Look who's getting precious about it now!

If you don't understand someone's point of view call them righteous and add the word "ism" to whatever you think sounds smart!

And just because you want to believe the change, however small, is pointless, doesn't mean you can shove it down my throat.

Yup, that sounds about right!


----------



## bp122 (17 Aug 2022)

And for someone who said I don't have a scooby of who you are or what your story is , you just formed a bunch of assumptions about me and how I integrate with my community. The irony is amusing here, but not apparent to you. But hey, we all think we are cool and laid back until someone challenges us, and then all the cool just jumps out of a window and we start dissecting the challenger's comments bit by bit, and sometimes we still don't get the point! 

Anyway, I'm done because this has reached a point where I really don't see the point in engaging. But, you can carry on if you like, there are lot more statements to go through and dissect.


----------



## shed9 (17 Aug 2022)

I'll wager (admittedly a bunch of formed ironic assumptions on my part) that popcorn sales are strong around Haddenham.


----------



## JimJay (18 Aug 2022)

I have to admit that the first thing to cross my mind on reading the initial rant was that perhaps the "culprit" was from another area and had no idea what the bin colours denoted. They probably thought that "in a bin is better than on the pavement", and in a sane world they'd have been correct; given the current state of things it certainly seems that officious Bin Police and sleepless nights worrying over what goes in which receptacle is akin to fiddling while Rome burns.....


----------



## sawtooth-9 (18 Aug 2022)

bp122 said:


> Sorry that my annoyance of the stupidity of people who don't care about the environment annoys you, mate.
> 
> And never has it been stated that this is my biggest issue.
> 
> So, thanks for your contribution


It does not annoy me. Some people are really stupid and don't give a toss - that annoys me too
We should all care for our environment.
It might have gone into a wrong bin, but at least it didn't end up in the waterways.
I only question whether this transgression warranted a post.
Many have raised the issue of plastics on beaches and put the responsibility onto the companies that produce these products.
I suspect that a major contributor to this problem is the way we retail products. All packaged and coded to suit our retail system.
This comes from someone who spent many years developing packaging for a major UK based multinational.


----------



## bp122 (18 Aug 2022)

sawtooth-9 said:


> It does not annoy me. Some people are really stupid and don't give a toss - that annoys me too
> We should all care for our environment.
> It might have gone into a wrong bin, but at least it didn't end up in the waterways.
> I only question whether this transgression warranted a post.

(Spatial data with pictures)
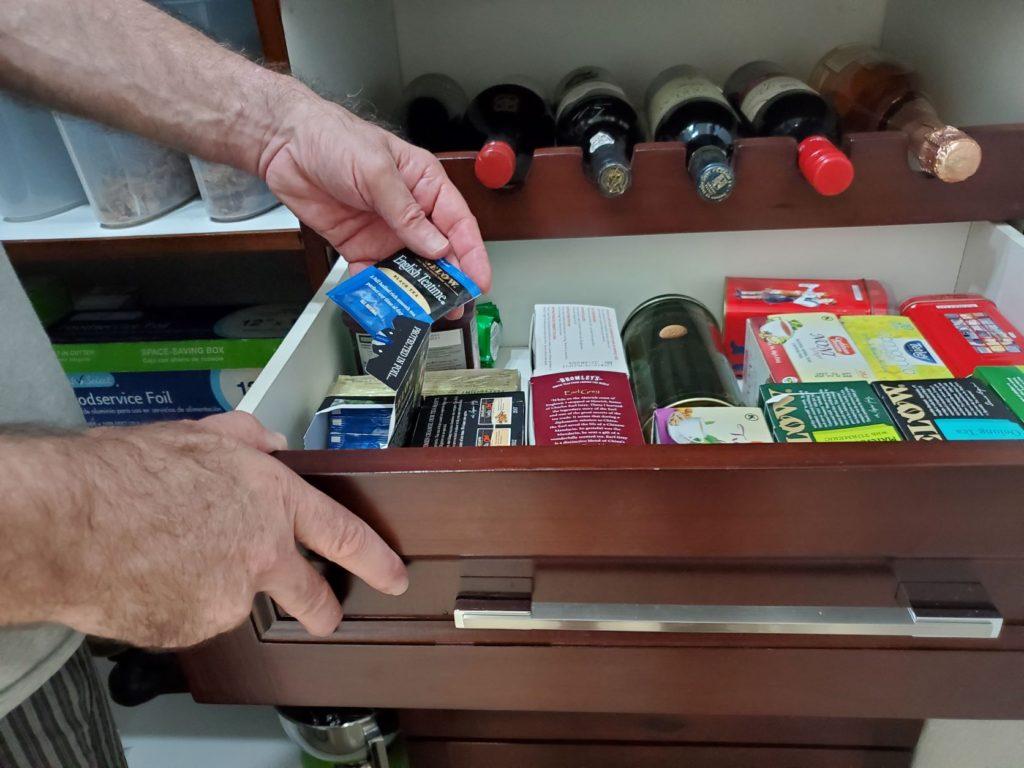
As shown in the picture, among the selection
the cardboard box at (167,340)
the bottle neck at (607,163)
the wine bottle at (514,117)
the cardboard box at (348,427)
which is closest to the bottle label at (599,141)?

* **Given task**
Continue the forum thread about the misused recycling bin, picking up right after its last line.

* **Result of the task**
> ...


I agree, it did not warrant a post, but it's an off topic discussion (mainly a rant). It wasn't a clickbait (another thing I really hate, and IS a first world problem) which said "read this if you want a free Festool domino". In another life, this would have been a discussion in a pub!

The frustration of it has been built up on many instances where I have seen the simplest things done wrong and almost all of those have consequences which aren't good to the water / soil.

I work for an agritech startup on autonomous farming machines and have seen lots of places, research on soil quality declining due to foreign objects that could have been avoided if people just made the right call.

No offence to anyone who didn't benefit from the thread, but I certainly did. I learnt what other people have seen, experienced.
Half the discussions that happen anywhere (pub / office / on a walk) don't need to be discussed, but they happen, and lead to people learning something from it, even if it is just one person.

Regarding the retail packaging, you have piqued my interest. Did you design packaging for fresh veg produce or like processed foods or cereal boxes etc? I have been following some stuff on this topic recently and even came across a student who is designing a clear packaging material made out of fish scales, so it is biodegradable. She is also trying to develop a vegan version of that (god knows how that's going to happen, but I suspect it is made of husk of a particular grain/crop)


----------



## planesleuth (18 Aug 2022)

_I cannot believe this thread!_ It's just a cup in a bin! Just do the world a favour and put it in the right bin, then go and enjoy your life. Why all the fuss for g--- sake!


----------



## J-G (18 Aug 2022)

planesleuth said:


> _I cannot believe this thread!_ It's just a cup in a bin! Just do the world a favour and put it in the right bin, then go and enjoy your life. Why all the fuss for g--- sake!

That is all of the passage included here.